Germany Overview

90 % of the Germans have a public health insurance, 10 % a private insurance. The system is extremely liberal: all patients can decide freely whether they want to consult a GP (primary healthcare) or to see directly a specialist (secondary healthcare). With your public health insurance card you can for example go directly from Berlin to see a neurosurgeon in Munich without any referral. This makes our health care system very expensive and it also creates a lot of competition between GPs and other specialists.

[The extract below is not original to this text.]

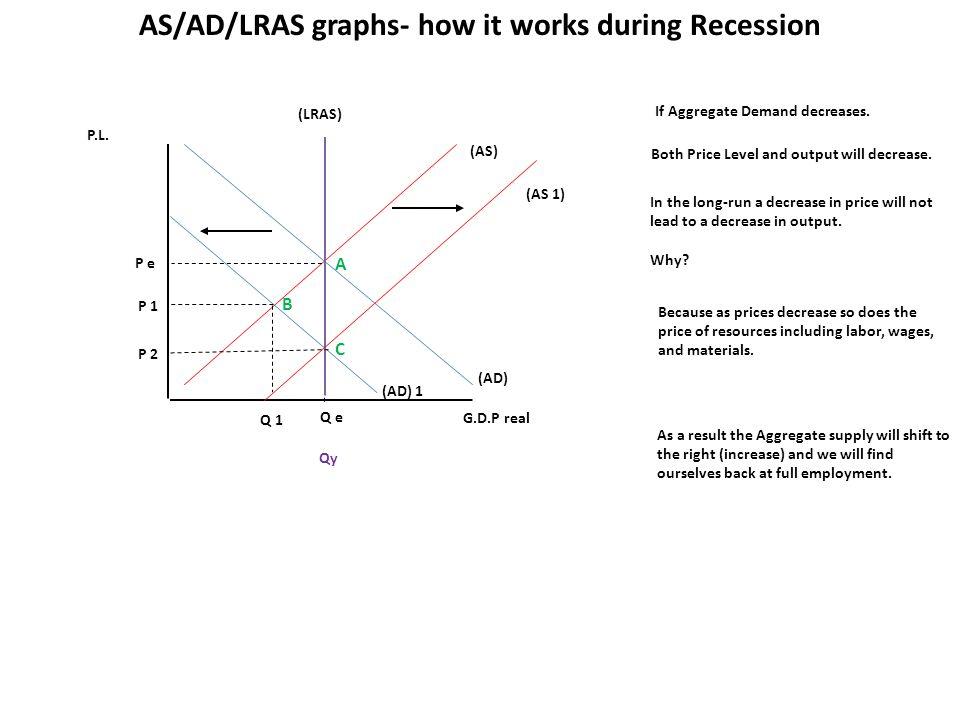 P.L. G.D.P real (AS) (AD) Q e P e If Aggregate Demand decreases.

Nevertheless the GPs, exspecially in rural areas, enjoy a high reputation. The quality of our GP training has improved significantly in the last decade. In Western Germany before 1990 existed no obligatory training after university to become a GP. Now we have a minimum 5 years training period with 2 years in internal medicine, 18 month in a GP practice and 18 month in an elective subject. Also the number of Family Medicine departments at our medical schools constanty increase.

Most GPs are small entrepreneurs with their own office. But in the last years the number of group practices rises as well as the possibilities to work as an employed GP.

In 2008 we founded JADE (www.jungeallgemeinmedizin.de) as a working group for young GPs and GP trainees within the German College of General Practitioners and Family Physicians DEGAM (www.degam.de). Our aim is to improve our working, training and research - conditions in collaboration with our European friends from the Vasco da Gama Movement.